*** RECORDS TO USE

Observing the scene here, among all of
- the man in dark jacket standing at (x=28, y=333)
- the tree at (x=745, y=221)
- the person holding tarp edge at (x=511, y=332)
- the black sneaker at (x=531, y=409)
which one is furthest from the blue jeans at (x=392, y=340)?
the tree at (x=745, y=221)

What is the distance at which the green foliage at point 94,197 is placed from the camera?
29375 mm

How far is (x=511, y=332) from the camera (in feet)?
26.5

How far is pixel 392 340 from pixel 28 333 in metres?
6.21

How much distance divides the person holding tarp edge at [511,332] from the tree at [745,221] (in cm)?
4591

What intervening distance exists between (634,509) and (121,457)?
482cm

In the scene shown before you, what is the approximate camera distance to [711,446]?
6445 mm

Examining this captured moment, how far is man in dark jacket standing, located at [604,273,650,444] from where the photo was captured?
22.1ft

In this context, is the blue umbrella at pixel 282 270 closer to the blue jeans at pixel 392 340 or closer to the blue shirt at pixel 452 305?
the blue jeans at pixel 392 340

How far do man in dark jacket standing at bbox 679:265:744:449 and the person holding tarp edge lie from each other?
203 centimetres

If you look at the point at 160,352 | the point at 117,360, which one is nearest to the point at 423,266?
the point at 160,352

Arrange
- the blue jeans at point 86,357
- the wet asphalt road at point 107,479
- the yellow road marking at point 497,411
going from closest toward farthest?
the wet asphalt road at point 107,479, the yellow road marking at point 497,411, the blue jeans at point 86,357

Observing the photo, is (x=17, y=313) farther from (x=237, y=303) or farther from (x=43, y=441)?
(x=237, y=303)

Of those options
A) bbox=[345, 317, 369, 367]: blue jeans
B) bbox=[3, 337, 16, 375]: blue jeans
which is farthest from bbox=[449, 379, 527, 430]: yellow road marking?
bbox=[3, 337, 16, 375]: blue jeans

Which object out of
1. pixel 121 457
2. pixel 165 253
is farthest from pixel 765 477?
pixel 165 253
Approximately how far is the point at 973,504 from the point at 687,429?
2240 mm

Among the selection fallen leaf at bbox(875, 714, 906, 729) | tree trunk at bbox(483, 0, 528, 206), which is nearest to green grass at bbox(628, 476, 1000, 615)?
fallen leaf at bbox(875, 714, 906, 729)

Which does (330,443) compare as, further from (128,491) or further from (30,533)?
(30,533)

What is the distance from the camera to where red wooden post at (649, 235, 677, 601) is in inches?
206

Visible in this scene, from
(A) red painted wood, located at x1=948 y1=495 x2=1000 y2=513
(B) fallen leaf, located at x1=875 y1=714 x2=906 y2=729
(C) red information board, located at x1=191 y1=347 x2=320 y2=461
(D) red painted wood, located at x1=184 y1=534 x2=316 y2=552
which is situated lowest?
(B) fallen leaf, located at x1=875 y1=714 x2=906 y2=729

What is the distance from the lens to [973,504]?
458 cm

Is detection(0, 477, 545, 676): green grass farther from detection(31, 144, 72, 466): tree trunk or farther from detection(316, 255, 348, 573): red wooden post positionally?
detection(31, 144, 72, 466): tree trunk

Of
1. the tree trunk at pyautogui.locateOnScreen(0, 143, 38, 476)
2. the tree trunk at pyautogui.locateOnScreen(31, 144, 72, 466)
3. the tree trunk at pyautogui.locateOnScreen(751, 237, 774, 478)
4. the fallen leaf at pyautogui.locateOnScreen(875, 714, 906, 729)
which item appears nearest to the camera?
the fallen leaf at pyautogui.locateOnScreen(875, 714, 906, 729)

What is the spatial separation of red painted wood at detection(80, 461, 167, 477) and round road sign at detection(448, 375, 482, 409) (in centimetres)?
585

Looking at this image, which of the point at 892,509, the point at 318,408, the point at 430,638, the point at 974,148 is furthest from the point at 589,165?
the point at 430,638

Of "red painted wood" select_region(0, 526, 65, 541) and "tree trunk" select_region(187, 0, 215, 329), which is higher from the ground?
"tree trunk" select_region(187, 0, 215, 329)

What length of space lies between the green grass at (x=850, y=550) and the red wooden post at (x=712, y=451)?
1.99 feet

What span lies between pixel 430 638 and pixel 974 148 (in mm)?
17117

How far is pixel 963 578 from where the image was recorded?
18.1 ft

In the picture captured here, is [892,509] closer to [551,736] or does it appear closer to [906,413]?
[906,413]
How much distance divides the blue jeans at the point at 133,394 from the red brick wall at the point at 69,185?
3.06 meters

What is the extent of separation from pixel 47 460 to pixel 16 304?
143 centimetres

******

TASK TO COMPLETE >>
Please lay out the material above as a Markdown table with the columns Row and Line, starting at the line that contains "How much distance divides the blue" and ending at the last line of the material, and leave out blank lines.

RESULT OF THE TASK >>
| Row | Line |
|---|---|
| 1 | How much distance divides the blue jeans at the point at 133,394 from the red brick wall at the point at 69,185? |
| 2 | 3.06 meters |
| 3 | What is the extent of separation from pixel 47 460 to pixel 16 304? |
| 4 | 143 centimetres |